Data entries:
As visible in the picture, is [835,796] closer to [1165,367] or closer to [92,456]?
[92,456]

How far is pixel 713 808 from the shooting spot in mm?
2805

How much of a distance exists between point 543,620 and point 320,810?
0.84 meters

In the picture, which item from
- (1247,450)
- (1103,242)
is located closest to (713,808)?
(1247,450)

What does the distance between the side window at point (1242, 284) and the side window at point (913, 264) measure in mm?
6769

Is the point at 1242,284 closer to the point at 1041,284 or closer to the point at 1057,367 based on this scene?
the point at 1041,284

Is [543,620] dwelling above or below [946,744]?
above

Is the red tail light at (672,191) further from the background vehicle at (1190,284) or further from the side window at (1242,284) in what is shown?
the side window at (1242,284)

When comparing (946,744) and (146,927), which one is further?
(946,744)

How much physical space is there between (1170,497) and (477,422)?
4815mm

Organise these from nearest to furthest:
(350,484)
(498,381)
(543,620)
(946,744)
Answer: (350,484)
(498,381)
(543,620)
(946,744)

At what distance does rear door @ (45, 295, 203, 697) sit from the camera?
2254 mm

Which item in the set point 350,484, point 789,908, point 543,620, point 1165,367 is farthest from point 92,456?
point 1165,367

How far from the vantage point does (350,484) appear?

Problem details = Reproduce every one of the lines above word for word, with no changes.

Task answer =
As visible in the picture, is [835,796] closer to [1165,367] or closer to [92,456]?
[92,456]

How far is pixel 713 808 from the shooting spot in mm?
2805

How much of a distance exists between point 543,620 and point 320,810?
0.84 meters

In the picture, which item from
- (1247,450)
- (1103,242)
is located closest to (713,808)?
(1247,450)

What does the distance between the side window at point (1242, 284) and the side window at point (913, 264) measure in mm?
6769

Is the point at 1242,284 closer to the point at 1041,284 or closer to the point at 1057,367 based on this scene?
the point at 1041,284

Is [543,620] dwelling above or below [946,744]?
above

Is the red tail light at (672,191) further from the background vehicle at (1190,284) or further from the side window at (1242,284) in what is shown?
the side window at (1242,284)

When comparing (946,744) and (146,927), which one is further?
(946,744)

How much physical space is there between (1170,497) and (477,422)?
4815mm

Organise these from nearest to furthest:
(350,484)
(498,381)
(543,620)
(946,744)
Answer: (350,484)
(498,381)
(543,620)
(946,744)

At what distance does rear door @ (45, 295, 203, 697) sit from the camera?
2254 mm

Which item in the set point 350,484, point 789,908, point 543,620, point 1165,367 is farthest from point 92,456?
point 1165,367

How far from the vantage point does (350,484) appear?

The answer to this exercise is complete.